Stallings sees many opportunities for partners to get involved with IBM's Linux universe; Windows NT to Linux migrations are one way. "Now that Microsoft has pulled the plug on its support for NT servers, we offer someplace for these 2 million customers to go," he says.

Then there is high-performance computing, selling the advantages of running Linux on clusters of IBM's Power CPUs. Some of these high-powered applications have to do with high-density processing, using server blade enclosures that can marry dozens or even hundreds of processors together to work. According to VARBusiness' State of the Enterprise survey, a robust 40 percent of respondents with 10,000 or more employees report they are likely to deploy blade servers this year. And most of these servers will be running Linux.

"Linux runs on every hardware we sell," Stallings says. "Linux is the fastest-growing business within IBM, growing at more than 50 percent a year%85We sell Linux into 98 out of the top 100 Wall Street customers of ours, and we find Linux in just about every sector and every customer."

Fourth, the differences between Windows and Linux are rapidly disappearing. The desktops have similar looks and feels, the browsers and Web servers pretty much act and do the same things, and the development tools can create the same Java applications and run the same database structures.

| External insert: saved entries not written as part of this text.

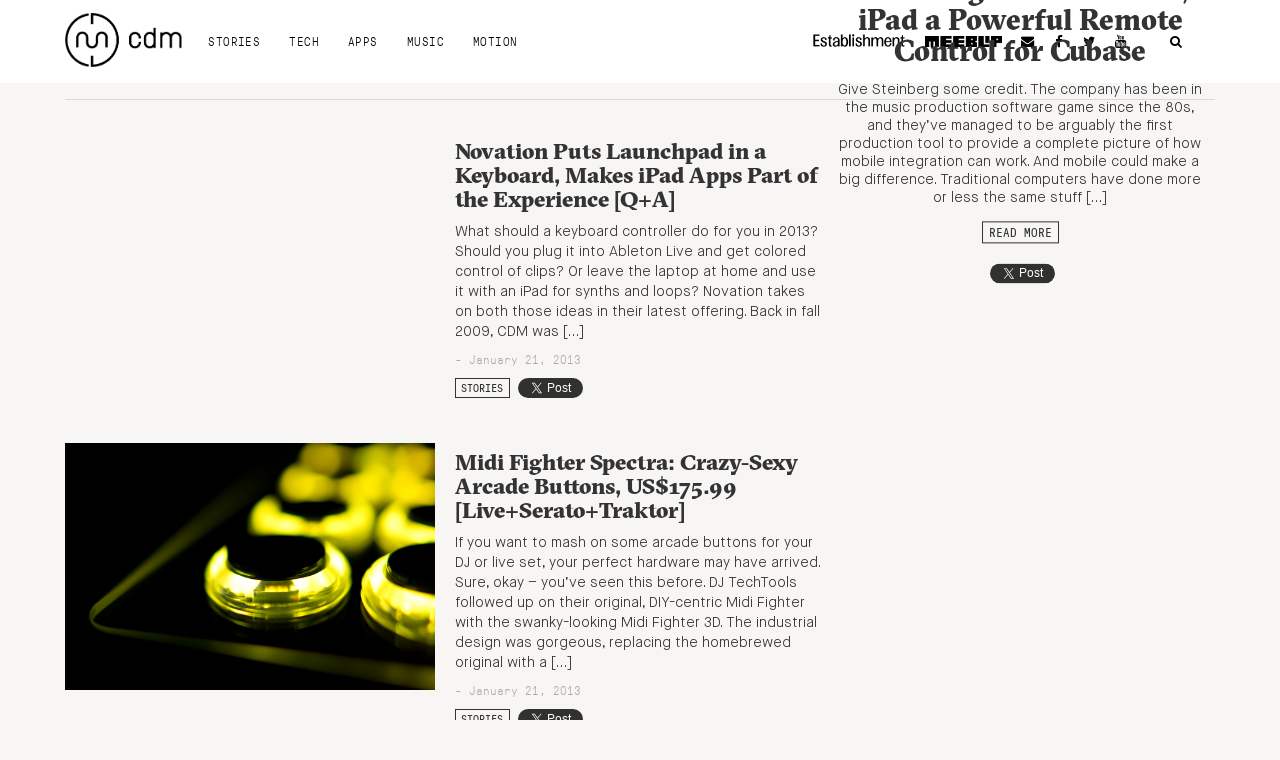

--- FILE ---
content_type: text/html; charset=utf-8
request_url: https://www.google.com/recaptcha/api2/aframe
body_size: 269
content:
<!DOCTYPE HTML><html><head><meta http-equiv="content-type" content="text/html; charset=UTF-8"></head><body><script nonce="dBEywFC1JjqfC0krJdZTYA">/** Anti-fraud and anti-abuse applications only. See google.com/recaptcha */ try{var clients={'sodar':'https://pagead2.googlesyndication.com/pagead/sodar?'};window.addEventListener("message",function(a){try{if(a.source===window.parent){var b=JSON.parse(a.data);var c=clients[b['id']];if(c){var d=document.createElement('img');d.src=c+b['params']+'&rc='+(localStorage.getItem("rc::a")?sessionStorage.getItem("rc::b"):"");window.document.body.appendChild(d);sessionStorage.setItem("rc::e",parseInt(sessionStorage.getItem("rc::e")||0)+1);localStorage.setItem("rc::h",'1769880268965');}}}catch(b){}});window.parent.postMessage("_grecaptcha_ready", "*");}catch(b){}</script></body></html>

--- FILE ---
content_type: application/javascript
request_url: https://cdm.link/app/themes/cdm/js/ads.js?ver=1
body_size: 116
content:
var e = document.createElement('div');
e.id = 'qwertyuiop';
e.style.display = 'none';
document.body.appendChild(e);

Fifth, Linux is the embodiment of choice; the trick going forward is to keep the choices down to a small number and not repeat the mistakes of Unix past when every vendor offered its own flavor and distribution. Fortunately, the market has brought two Linux distributions to general acceptance: Red Hat and SuSE, the latter now owned by Novell. Hardware vendors such as Dell, HP and IBM are excited that these two versions are strong competitors and that the number isn't greater than two. That gives their customers--and yours--a nice, bounded problem and keeps enough competition to make Linux interesting, but not overwhelming.

"IBM has to remain agnostic when it comes to Linux, and they are happy to see us compete with Red Hat," says John Dragoon, vice president of marketing for Novell.

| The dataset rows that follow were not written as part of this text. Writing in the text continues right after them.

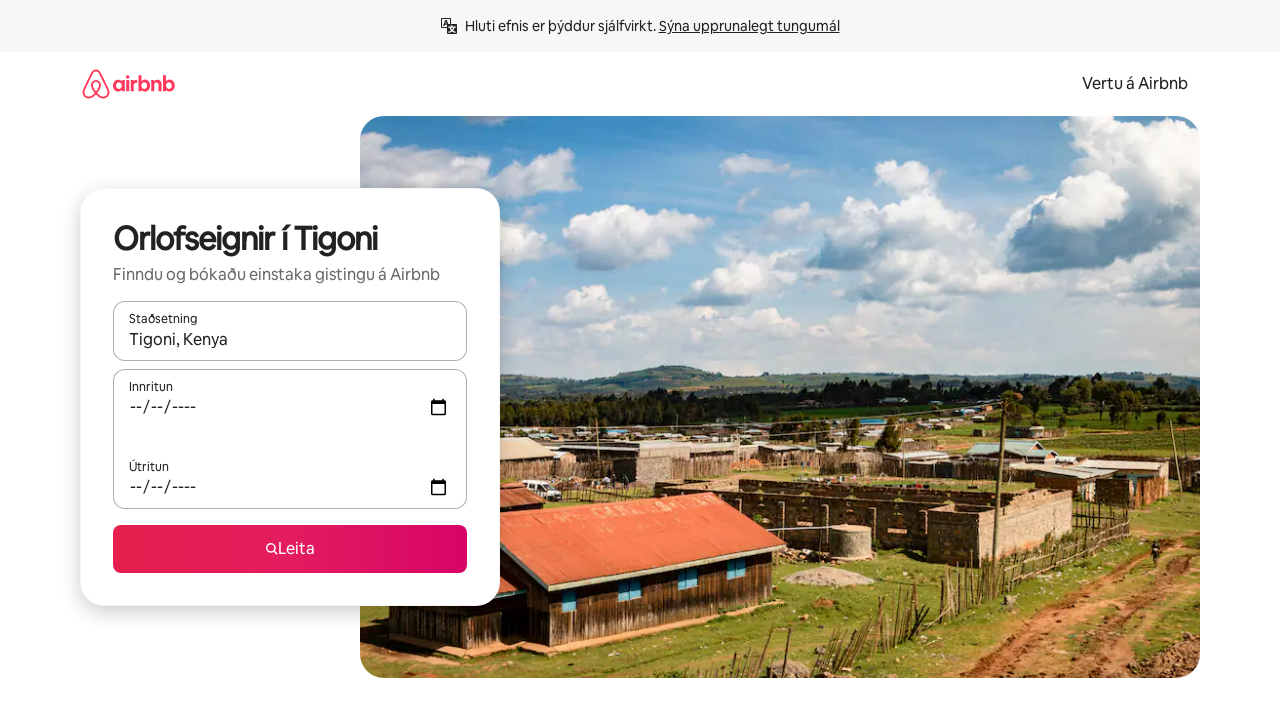

--- FILE ---
content_type: text/javascript
request_url: https://a0.muscache.com/airbnb/static/packages/web/common/frontend/moment-more-formats/src/locale/is.b1bfd5b147.js
body_size: 788
content:
__d(function(g,r,i,a,m,e,d){"use strict";var _=(0,r(d[0]).default)(r(d[1]));r(d[2]),_.default.updateLocale("is",{monthsShort:"jan._feb._mar._apr._ma\xed_j\xfan._j\xfal._\xe1g\xfa._sep._okt._n\xf3v._des.".split("_"),weekdaysShort:"sun._m\xe1n._\xferi._mi\xf0._fim._f\xf6s._lau.".split("_"),weekdaysMin:"su._m\xe1._\xfer._mi._fi._f\xf6._la.".split("_")})},"7f248c",["ba7a76","1772c9","accddc"]);
__d(function(g,r,i,a,m,e,d){"use strict";var n;n=function(n){function u(n){if(n%100==11);else if(n%10==1)return!1;return!0}function t(n,t,s,_){var f=n+" ";switch(s){case"s":return t||_?"nokkrar sek\xfandur":"nokkrum sek\xfandum";case"ss":if(u(n))return f+(t||_?"sek\xfandur":"sek\xfandum");return f+"sek\xfanda";case"m":return t?"m\xedn\xfata":"m\xedn\xfatu";case"mm":if(u(n))return f+(t||_?"m\xedn\xfatur":"m\xedn\xfatum");if(t)return f+"m\xedn\xfata";return f+"m\xedn\xfatu";case"hh":if(u(n))return f+(t||_?"klukkustundir":"klukkustundum");return f+"klukkustund";case"d":if(t)return"dagur";return _?"dag":"degi";case"dd":if(u(n)){if(t)return f+"dagar";return f+(_?"daga":"d\xf6gum")}if(t)return f+"dagur";return f+(_?"dag":"degi");case"M":if(t)return"m\xe1nu\xf0ur";return _?"m\xe1nu\xf0":"m\xe1nu\xf0i";case"MM":if(u(n)){if(t)return f+"m\xe1nu\xf0ir";return f+(_?"m\xe1nu\xf0i":"m\xe1nu\xf0um")}if(t)return f+"m\xe1nu\xf0ur";return f+(_?"m\xe1nu\xf0":"m\xe1nu\xf0i");case"y":return t||_?"\xe1r":"\xe1ri";case"yy":if(u(n))return f+(t||_?"\xe1r":"\xe1rum");return f+(t||_?"\xe1r":"\xe1ri")}}return n.defineLocale("is",{months:"jan\xfaar_febr\xfaar_mars_apr\xedl_ma\xed_j\xfan\xed_j\xfal\xed_\xe1g\xfast_september_okt\xf3ber_n\xf3vember_desember".split("_"),monthsShort:"jan_feb_mar_apr_ma\xed_j\xfan_j\xfal_\xe1g\xfa_sep_okt_n\xf3v_des".split("_"),weekdays:"sunnudagur_m\xe1nudagur_\xferi\xf0judagur_mi\xf0vikudagur_fimmtudagur_f\xf6studagur_laugardagur".split("_"),weekdaysShort:"sun_m\xe1n_\xferi_mi\xf0_fim_f\xf6s_lau".split("_"),weekdaysMin:"Su_M\xe1_\xder_Mi_Fi_F\xf6_La".split("_"),longDateFormat:{LT:"H:mm",LTS:"H:mm:ss",L:"DD.MM.YYYY",LL:"D. MMMM YYYY",LLL:"D. MMMM YYYY [kl.] H:mm",LLLL:"dddd, D. MMMM YYYY [kl.] H:mm"},calendar:{sameDay:"[\xed dag kl.] LT",nextDay:"[\xe1 morgun kl.] LT",nextWeek:"dddd [kl.] LT",lastDay:"[\xed g\xe6r kl.] LT",lastWeek:"[s\xed\xf0asta] dddd [kl.] LT",sameElse:"L"},relativeTime:{future:"eftir %s",past:"fyrir %s s\xed\xf0an",s:t,ss:t,m:t,mm:t,h:"klukkustund",hh:t,d:t,dd:t,M:t,MM:t,y:t,yy:t},dayOfMonthOrdinalParse:/\d{1,2}\./,ordinal:"%d.",week:{dow:1,doy:4}})},"object"==typeof e&&void 0!==m&&"function"==typeof r?n(r(d[0])):"function"==typeof define&&define.amd?define(["../moment"],n):n((void 0).moment)},"accddc",["1772c9"]);
__r("7f248c");
//# sourceMappingURL=https://sourcemaps.d.musta.ch/airbnb/static/packages/web/common/frontend/moment-more-formats/src/locale/is.09ed9b9475.js.map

Sixth, Linux is a lot like Unix, and once enterprise IT support staff knows Unix, making the leap to Linux isn't all that difficult. Oracle's Dargo compares Linux today to where Unix was in the early '90s.

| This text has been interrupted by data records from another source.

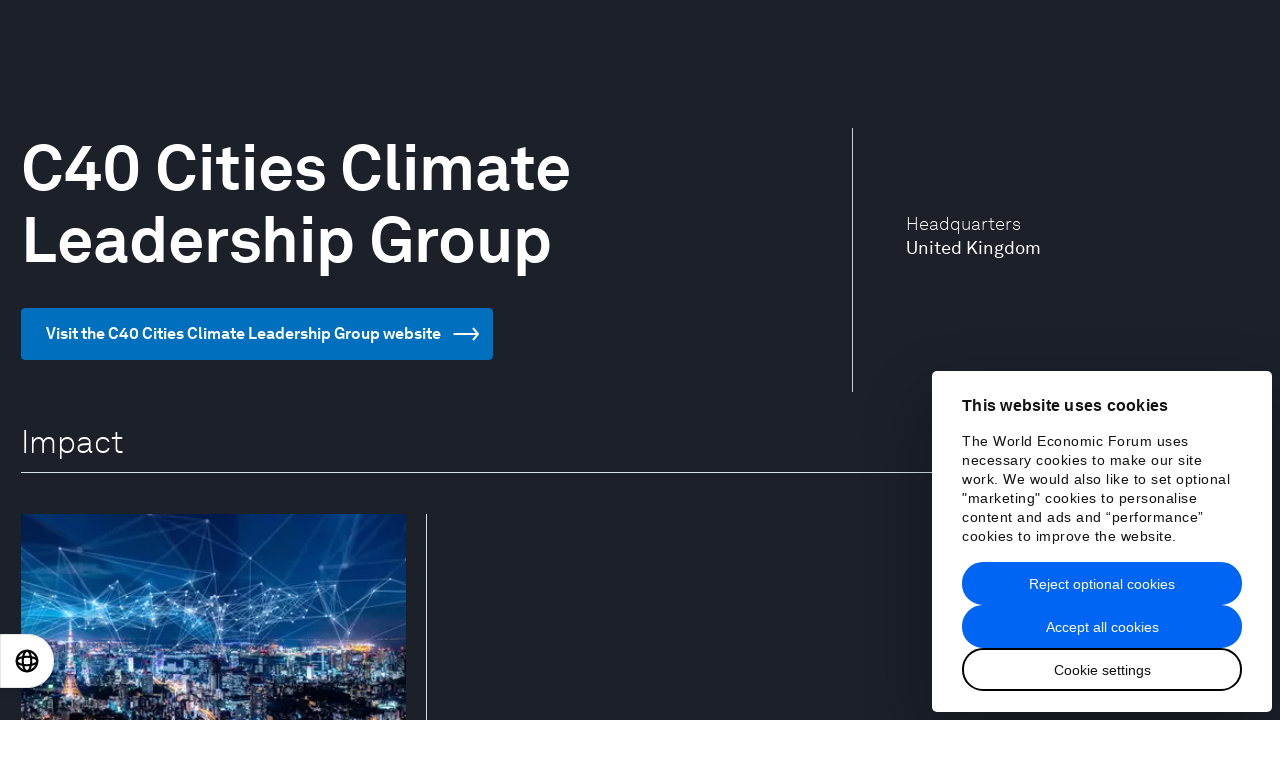

--- FILE ---
content_type: image/svg+xml
request_url: https://www.weforum.org/assets/link-arrow-white-83f4d7c0d49750ad8e45fade6b2f6877e192c3ca740440b34fbdef3e546561e5.svg
body_size: -8
content:
<svg height="14" viewBox="0 0 27 14" width="27" xmlns="http://www.w3.org/2000/svg"><g fill="none" fill-rule="evenodd" stroke="#fff" stroke-width="2" transform="translate(1 1)"><path d="m23 6h-22.5" stroke-linecap="square"/><path d="m19 0 5 6-5 6"/></g></svg>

"Back then, Unix wasn't proven in the marketplace, the skill sets weren't there in the enterprise, and we didn't have any critical mass with regard to running Unix on RISC machines from Sun and HP," he says. "Now it is just an accepted fact that anyone can run Unix, and the skill sets are easily transferred from Unix to Linux."

The same ease between Unix and Linux holds for the vendor community, too. Oracle, which last year began selling what it calls "unbreakable Linux" as part of its partner offerings, has widened its support to both Red Hat and SuSE Linux distributions, and has expanded its line to include the various IBM hardware incarnations of Linux, including Power CPUs.

"This isn't hard work," Dargo says. "It takes one person very little to port our apps to new platforms."

Model Citizen
A good example of the enterprise Linux boom is MySQL.com. The Austrian-based database company has 1,215 employees around the world, with almost half of them based in the United States. It has the leading open-source database-server solution and has very cleverly insinuated itself into the hearts and minds of key Linux players, including Novell and Sun, by offering a two-tiered licensing program. In the best traditions of open source, one tier offers a free license to noncommercial users to allow developers to get their feet wet with the product and understand its idiosyncrasies. The other is a commercial license that mimics the traditional database-server world. That is where the company makes its money, and the trick is to price its commercial server aggressively and continually entice and grow its pool of developers with the free stuff. It is a model others have begun to emulate as well.